The Mariners are still on the hook for the final two years of the four-year, $29.05 million deal he signed with Colorado and took with him to Seattle in last year's trade.
After this season, the underachieving Cirillo will still be owed nearly $15 million through 2005.
Appier leads the way
This season has seen a staggering amount of bad contracts that owners have been forced to eat, the latest of which was the $15.67 million that the Angels swallowed when they cut pitcher Kevin Appier.
That broke the record for the most money paid a player not to play, set earlier this season by the Tigers when they dumped Damion Easley with $14.3 million still owed him.
The Pirates released Kevin Young with $3.25 million remaining; Greg Vaughn was still owed $9.25 million when he was cut by the Devil Rays.
Then there's long-departed Matt Williams, owed $6.6 million by the Diamondbacks; Jeffrey Hammonds, owed $5 million by the Brewers; and Todd Van Poppel, owed $4.75 million by the Rangers.
That doesn't even take into account all the bad multi-year contracts in which teams absorbed the lion's share of the remaining cost in order to receive prospects in trade-deadline deals.
Detroit president Dave Dombrowski, who along with Tigers owner Mike Ilitch had to make the agonizing decision to cut Easley this spring, makes the salient point that the money is already committed, whether you have the player or not. Sometimes, it's better to admit your mistake and move on.
"You're generally going to be bringing up a minimum-salary guy, so you're only talking about $300,000 more," he said when the Tigers were at Safeco Field on the last Mariners' homestand. "You just have to say, 'OK, what do you do, keep putting someone out there who's not performing? Which way do you go?'
"You can't win either way. I'm sure anyone who releases guys like that are in a position where it's really the last thing they want to do, but it really comes down to, in their own analysis, that this just isn't working, and we're better off to make that second move."
Owners getting wary
Dombrowski believes the top-tier players will continue to get multi-year megacontracts, but that owners might be more wary of whom they reward in light of all the bloated contracts teams throughout baseball are struggling to get out from under.
"It makes you more aware of the ramifications of giving them [contracts] to people that aren't that certain level of talent," Dombrowski said. "The industry, as we all know, has gone through different waves. There were long-term contracts, then they went down to short-term. I don't know what wave we're in.
"The big contracts are still out there for the star players -- look at Jim Thome last year, and Alex Rodriguez -- but who you give them to is always something you analyze pretty heavily."
Wedge leads pack in security
Cleveland's Eric Wedge, the youngest manager in baseball at age 35, amazingly is the manager with the most security in the major leagues.

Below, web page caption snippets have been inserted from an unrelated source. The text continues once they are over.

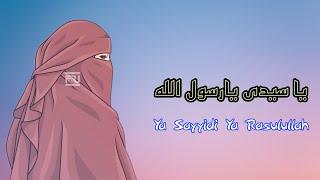 Ya Sayyidi Ya Rasulallah Arab Latin Dan Terjemah Sholawat Cinematic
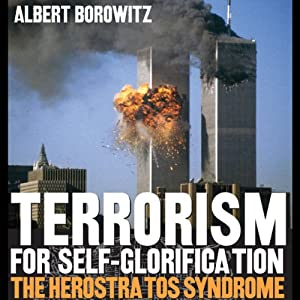 Terrorism for Self-Glorification Audiobook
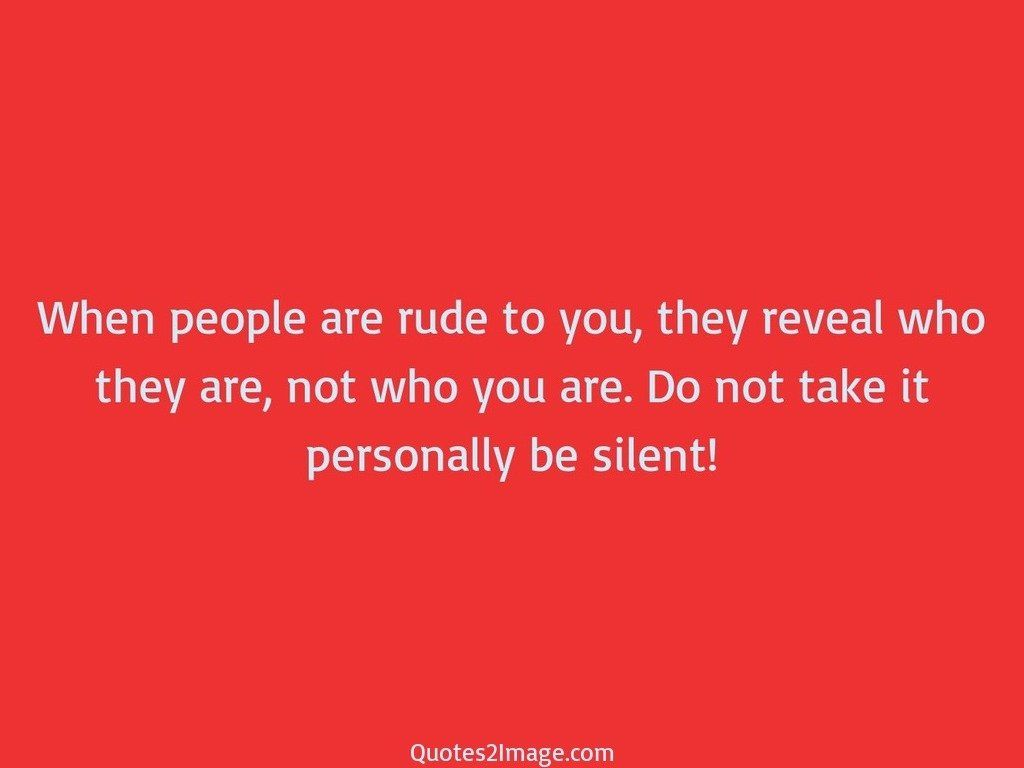 Take it personally be silent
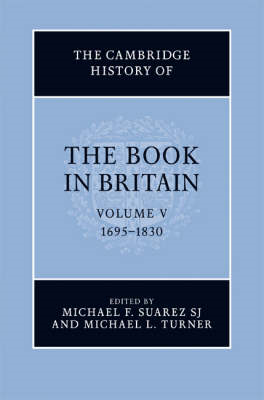 The Cambridge History of the Book in Britain: Volume 5, 1695-1830: v. 5: 1695-1830 (BOK)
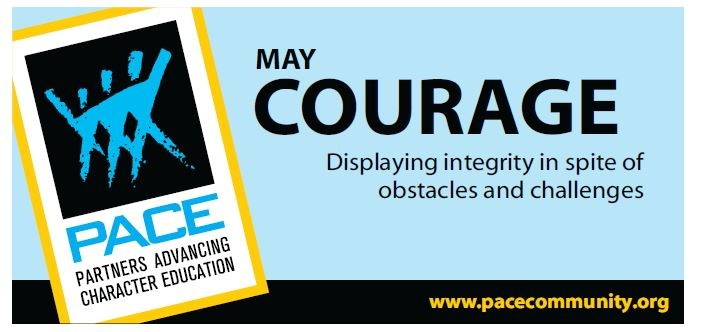 PACE May Character Trait - Courage
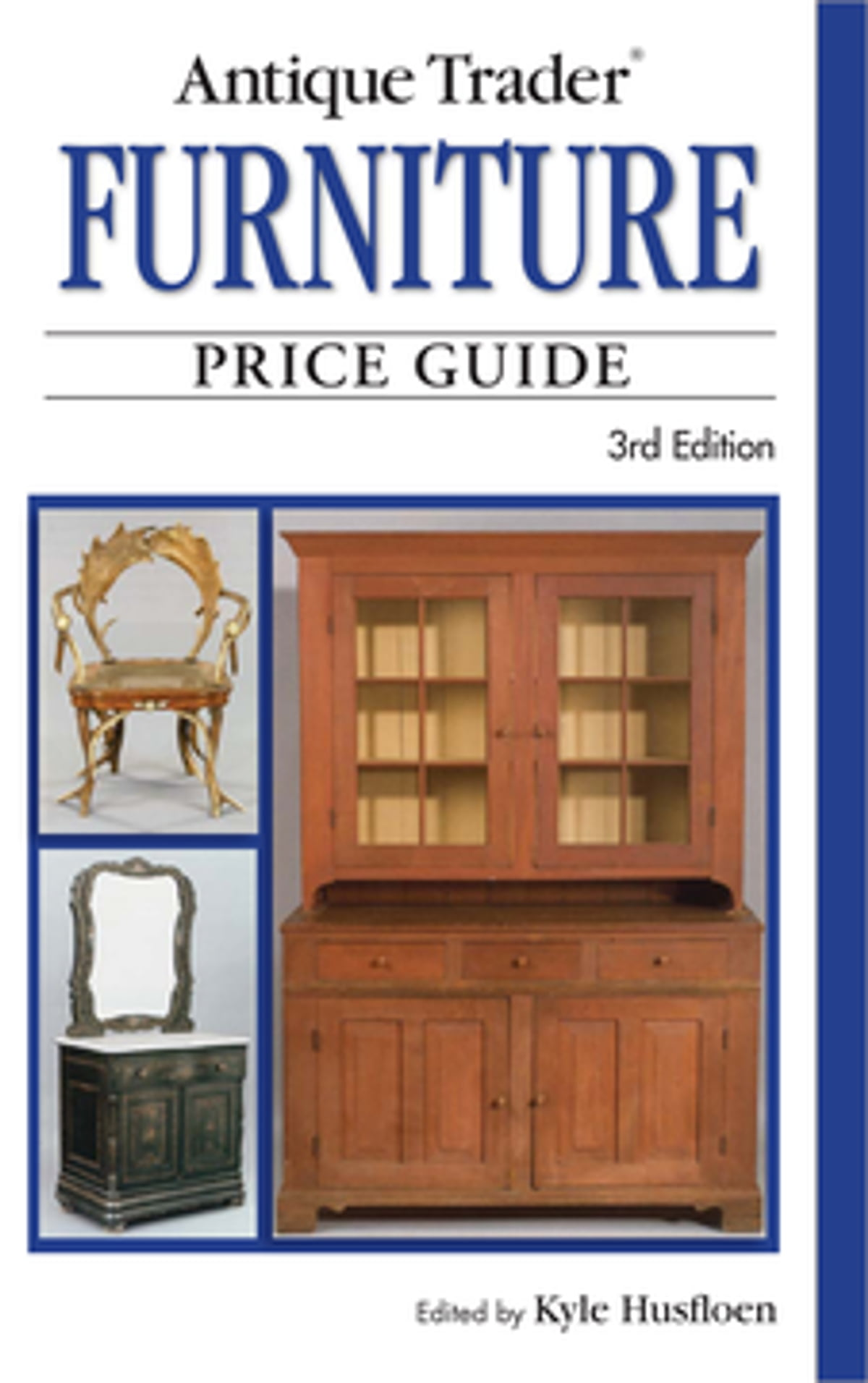 Antique Trader Furniture Price Guide eBook by Kyle Husfloen - 9781440219139    Rakuten Kobo - Antique Trader Furniture Price Guide EBook By Kyle Husfloen
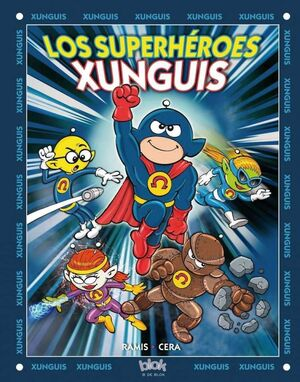 LOS XUNGUIS #29: SUPERHEROES XUNGUIS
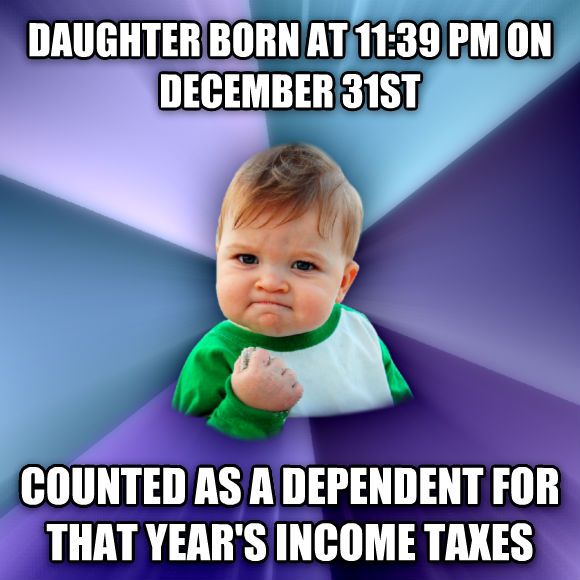 Success Kid child born at 11:39 pm on december 31st counted as a dependent for that year s income taxes  , made with livememe meme maker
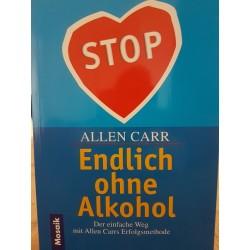 Endlich ohne Alkohol: Der einfache Weg mit Allen Carrs Erfolgsmethode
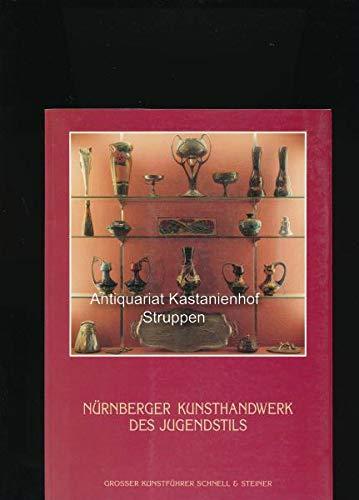9783795406783: Nürnberger Kunsthandwerk des Jugendstils (Livre en allemand)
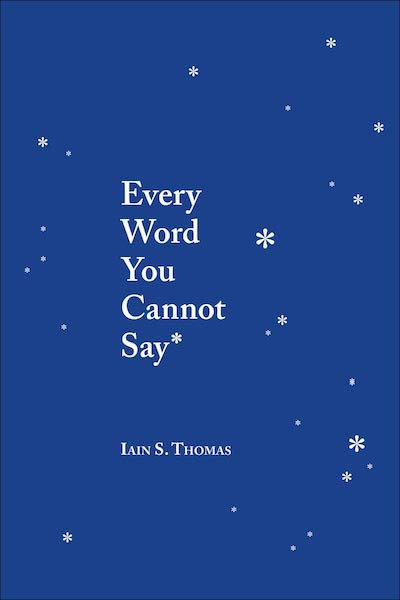 15 Poetry Books to Inspire Your Vows | Every Word You Cannot Say by Iain S. Thomas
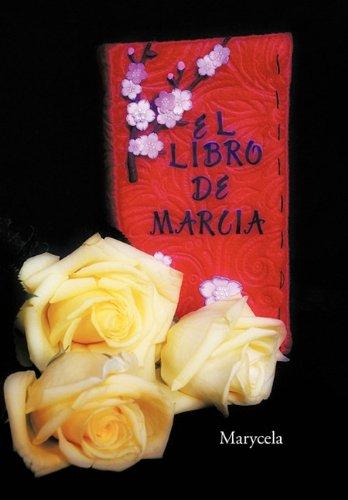 El Libro de Marcia 9781617644313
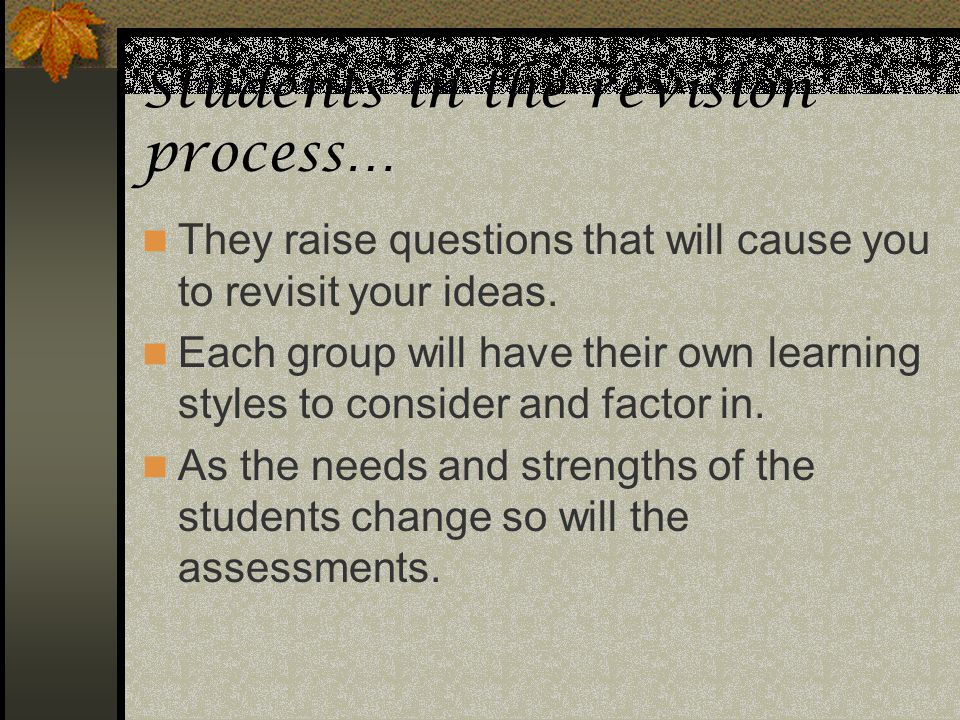 Students in the revision process… They raise questions that will cause you to revisit your ideas. Each group will have their own learning styles to co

The Indians recently exercised their two-year club option on Wedge for 2005 and 2006, and added another two-year option for the 2007 and 2008 seasons.
So Wedge, who has yet to produce two winning months as a major-league manager, has more security than Bobby Cox, Joe Torre or Tony La Russa.
Dusty Baker, Art Howe, Lou Piniella and Buck Showalter all have contracts that run, like Wedge's, through the 2006 season. But none of them have the two-year option beyond that, making Wedge the only manager with a contract that can keep him on the job through the 2008 season.
It's a testament to general manager Mark Shapiro's faith in the potential of Wedge, who managed in Cleveland's farm system before getting the Indians' job last October. With the youngest team in baseball -- 13 rookies on the 25-man roster -- the Indians have been kept out of the American League Central cellar only by the ineptitude of Detroit.
The truth is, many of the managerial stars this season have been the elder statesmen: Jack McKeon (age 72), Felipe Alou (68), Bobby Cox (62), Joe Torre (63) and Jimy Williams (60 in October), with credible jobs by Frank Robinson (67) and Lou Piniella (60 in two weeks).